Dataset rows:
>> BEGIN

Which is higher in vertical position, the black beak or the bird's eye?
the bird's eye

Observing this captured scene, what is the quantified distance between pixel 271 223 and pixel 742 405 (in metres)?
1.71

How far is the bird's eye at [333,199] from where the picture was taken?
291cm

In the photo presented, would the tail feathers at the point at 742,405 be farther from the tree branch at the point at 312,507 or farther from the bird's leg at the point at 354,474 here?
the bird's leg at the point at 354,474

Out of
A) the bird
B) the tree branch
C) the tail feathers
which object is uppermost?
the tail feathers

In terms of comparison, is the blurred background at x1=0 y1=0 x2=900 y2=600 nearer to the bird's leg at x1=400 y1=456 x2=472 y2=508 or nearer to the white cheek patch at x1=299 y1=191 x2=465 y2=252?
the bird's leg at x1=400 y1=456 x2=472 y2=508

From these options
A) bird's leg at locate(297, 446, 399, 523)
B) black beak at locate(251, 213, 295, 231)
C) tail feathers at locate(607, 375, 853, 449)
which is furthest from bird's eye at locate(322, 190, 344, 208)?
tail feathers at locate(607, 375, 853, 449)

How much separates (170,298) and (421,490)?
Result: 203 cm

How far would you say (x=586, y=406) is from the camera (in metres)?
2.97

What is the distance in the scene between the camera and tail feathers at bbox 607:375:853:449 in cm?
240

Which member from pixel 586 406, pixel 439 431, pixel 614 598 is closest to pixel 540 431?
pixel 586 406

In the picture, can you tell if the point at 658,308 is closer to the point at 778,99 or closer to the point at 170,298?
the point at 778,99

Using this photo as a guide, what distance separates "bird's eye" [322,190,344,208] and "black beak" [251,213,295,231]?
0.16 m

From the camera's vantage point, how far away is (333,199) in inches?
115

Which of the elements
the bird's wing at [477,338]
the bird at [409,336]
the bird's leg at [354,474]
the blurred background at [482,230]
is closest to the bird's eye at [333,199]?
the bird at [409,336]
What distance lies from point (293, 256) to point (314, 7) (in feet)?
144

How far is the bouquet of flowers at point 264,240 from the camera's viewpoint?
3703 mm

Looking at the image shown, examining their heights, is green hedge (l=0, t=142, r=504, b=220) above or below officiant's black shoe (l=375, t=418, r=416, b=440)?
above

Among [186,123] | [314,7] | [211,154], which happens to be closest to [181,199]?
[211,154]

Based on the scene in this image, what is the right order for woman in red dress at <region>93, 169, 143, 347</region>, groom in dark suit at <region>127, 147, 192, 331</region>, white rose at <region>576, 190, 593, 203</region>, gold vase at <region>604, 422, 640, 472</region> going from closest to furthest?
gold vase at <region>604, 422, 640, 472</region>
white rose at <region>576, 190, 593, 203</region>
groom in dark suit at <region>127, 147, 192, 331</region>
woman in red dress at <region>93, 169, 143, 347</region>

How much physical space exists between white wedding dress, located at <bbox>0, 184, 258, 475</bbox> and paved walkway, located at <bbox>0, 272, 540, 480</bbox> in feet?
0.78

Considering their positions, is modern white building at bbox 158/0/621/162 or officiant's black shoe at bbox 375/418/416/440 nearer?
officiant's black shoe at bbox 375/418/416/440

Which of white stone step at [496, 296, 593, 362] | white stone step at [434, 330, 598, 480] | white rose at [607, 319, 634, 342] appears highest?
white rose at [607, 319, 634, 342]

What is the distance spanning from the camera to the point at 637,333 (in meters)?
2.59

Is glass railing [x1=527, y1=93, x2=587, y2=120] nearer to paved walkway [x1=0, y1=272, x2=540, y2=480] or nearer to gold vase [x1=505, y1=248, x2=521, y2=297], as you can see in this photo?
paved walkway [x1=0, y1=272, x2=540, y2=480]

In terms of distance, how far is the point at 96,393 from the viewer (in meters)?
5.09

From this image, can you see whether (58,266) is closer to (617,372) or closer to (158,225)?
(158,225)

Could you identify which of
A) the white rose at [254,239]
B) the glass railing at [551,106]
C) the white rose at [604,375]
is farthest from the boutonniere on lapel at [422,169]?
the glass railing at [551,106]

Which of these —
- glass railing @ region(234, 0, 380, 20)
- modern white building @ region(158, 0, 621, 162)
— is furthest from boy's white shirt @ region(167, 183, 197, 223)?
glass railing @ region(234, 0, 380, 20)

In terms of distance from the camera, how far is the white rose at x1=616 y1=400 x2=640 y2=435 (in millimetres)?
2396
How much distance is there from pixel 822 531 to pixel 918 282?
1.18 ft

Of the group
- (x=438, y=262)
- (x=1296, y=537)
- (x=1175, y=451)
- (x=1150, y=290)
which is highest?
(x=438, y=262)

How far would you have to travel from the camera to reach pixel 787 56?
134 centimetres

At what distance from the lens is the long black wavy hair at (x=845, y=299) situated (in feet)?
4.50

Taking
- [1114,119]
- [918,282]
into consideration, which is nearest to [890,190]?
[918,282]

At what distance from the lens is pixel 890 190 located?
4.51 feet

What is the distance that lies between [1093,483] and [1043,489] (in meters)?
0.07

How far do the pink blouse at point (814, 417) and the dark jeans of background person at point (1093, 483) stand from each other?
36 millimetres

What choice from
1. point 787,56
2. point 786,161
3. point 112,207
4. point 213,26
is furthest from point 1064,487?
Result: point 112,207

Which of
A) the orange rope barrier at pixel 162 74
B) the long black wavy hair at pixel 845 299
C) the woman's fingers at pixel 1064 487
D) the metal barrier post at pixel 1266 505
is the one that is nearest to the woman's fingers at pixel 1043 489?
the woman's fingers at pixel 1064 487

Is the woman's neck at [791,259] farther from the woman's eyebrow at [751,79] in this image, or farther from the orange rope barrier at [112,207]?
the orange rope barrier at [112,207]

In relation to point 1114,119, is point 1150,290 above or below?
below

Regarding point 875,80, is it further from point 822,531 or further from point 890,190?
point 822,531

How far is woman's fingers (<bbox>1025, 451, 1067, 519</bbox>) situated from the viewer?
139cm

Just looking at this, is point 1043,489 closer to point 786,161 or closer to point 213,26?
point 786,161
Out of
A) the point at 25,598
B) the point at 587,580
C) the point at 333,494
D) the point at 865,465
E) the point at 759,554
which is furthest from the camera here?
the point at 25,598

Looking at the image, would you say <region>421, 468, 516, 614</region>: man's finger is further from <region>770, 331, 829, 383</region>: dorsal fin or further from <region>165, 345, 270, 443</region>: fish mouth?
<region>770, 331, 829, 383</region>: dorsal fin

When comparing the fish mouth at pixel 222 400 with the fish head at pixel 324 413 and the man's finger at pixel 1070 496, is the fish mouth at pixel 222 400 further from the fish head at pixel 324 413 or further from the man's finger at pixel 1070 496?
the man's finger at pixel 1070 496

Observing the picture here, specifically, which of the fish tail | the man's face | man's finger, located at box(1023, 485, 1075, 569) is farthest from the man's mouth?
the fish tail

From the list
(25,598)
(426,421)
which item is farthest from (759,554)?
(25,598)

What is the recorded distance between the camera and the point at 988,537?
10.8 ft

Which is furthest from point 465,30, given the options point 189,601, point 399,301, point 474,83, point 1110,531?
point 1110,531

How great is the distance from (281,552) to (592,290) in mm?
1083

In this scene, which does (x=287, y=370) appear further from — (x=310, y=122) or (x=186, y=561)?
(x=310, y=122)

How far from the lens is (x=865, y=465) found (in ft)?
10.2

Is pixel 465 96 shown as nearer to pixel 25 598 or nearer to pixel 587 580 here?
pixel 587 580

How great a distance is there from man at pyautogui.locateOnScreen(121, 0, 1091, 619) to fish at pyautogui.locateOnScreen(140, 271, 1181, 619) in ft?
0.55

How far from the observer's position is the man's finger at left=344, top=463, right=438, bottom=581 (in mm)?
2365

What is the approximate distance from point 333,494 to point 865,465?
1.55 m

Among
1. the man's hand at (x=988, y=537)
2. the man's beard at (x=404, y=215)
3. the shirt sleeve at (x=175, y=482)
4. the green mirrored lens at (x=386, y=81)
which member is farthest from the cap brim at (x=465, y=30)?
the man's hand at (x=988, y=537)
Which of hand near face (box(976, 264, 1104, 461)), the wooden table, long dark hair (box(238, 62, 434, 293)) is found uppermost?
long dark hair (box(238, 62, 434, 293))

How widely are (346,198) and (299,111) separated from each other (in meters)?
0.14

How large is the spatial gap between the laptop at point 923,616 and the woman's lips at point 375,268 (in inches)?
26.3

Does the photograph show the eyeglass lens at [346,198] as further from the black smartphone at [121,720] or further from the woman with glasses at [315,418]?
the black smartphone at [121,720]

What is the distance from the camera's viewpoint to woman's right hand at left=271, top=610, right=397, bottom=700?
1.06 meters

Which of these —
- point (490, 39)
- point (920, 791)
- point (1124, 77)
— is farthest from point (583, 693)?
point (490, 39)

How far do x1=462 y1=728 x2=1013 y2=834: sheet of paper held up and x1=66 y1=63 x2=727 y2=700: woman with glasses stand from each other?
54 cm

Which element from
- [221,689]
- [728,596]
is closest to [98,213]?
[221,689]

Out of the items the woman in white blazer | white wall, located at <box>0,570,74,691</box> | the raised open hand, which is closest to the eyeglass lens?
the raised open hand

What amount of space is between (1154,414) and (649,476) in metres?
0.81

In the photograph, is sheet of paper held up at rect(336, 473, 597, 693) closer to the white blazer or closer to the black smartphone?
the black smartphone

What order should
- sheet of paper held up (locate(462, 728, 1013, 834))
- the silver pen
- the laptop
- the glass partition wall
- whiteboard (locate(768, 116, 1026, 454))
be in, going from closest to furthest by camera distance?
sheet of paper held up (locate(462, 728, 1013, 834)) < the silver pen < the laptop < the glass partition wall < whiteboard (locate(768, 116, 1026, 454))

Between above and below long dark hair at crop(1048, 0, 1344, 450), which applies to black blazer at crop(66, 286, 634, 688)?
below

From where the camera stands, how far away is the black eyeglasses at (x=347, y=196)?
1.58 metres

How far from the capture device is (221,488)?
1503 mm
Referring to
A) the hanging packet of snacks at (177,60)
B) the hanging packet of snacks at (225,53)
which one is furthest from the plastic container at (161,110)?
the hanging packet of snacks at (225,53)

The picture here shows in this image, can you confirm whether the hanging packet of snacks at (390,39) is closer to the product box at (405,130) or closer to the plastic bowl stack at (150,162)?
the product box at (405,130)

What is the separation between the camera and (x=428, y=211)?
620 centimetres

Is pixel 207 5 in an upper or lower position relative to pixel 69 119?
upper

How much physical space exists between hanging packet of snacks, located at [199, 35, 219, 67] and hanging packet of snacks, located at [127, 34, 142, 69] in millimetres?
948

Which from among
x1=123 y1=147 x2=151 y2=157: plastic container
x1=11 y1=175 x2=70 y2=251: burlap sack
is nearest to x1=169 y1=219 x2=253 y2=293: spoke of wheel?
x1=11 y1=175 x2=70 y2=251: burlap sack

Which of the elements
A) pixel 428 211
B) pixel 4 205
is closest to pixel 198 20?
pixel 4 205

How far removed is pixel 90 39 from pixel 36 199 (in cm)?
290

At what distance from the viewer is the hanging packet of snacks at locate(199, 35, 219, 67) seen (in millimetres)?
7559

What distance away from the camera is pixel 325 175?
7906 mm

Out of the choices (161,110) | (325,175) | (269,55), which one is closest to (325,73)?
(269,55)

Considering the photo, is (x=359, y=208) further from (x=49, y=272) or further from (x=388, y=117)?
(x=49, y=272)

>> END

• **TASK DETAILS**: Reproduce the lines from the one containing "Is pixel 207" to the end of the entries, keeping both ends and adding nothing.

• **RESULT**:
Is pixel 207 5 in an upper or lower position relative to pixel 69 119?
upper

How much physical space exists between hanging packet of snacks, located at [199, 35, 219, 67] and hanging packet of snacks, located at [127, 34, 142, 69] in millimetres?
948

Which from among
x1=123 y1=147 x2=151 y2=157: plastic container
x1=11 y1=175 x2=70 y2=251: burlap sack
is nearest to x1=169 y1=219 x2=253 y2=293: spoke of wheel?
x1=11 y1=175 x2=70 y2=251: burlap sack

Which of the elements
A) pixel 428 211
B) pixel 4 205
is closest to pixel 198 20?
pixel 4 205

How far removed is pixel 90 39 from pixel 36 199 (in cm)?
290

At what distance from the viewer is the hanging packet of snacks at locate(199, 35, 219, 67) seen (in millimetres)?
7559

What distance away from the camera is pixel 325 175?
7906 mm

Out of the choices (161,110) | (325,175) | (269,55), which one is closest to (325,73)?
(269,55)

Considering the photo, is (x=359, y=208) further from (x=49, y=272) or further from (x=388, y=117)?
(x=49, y=272)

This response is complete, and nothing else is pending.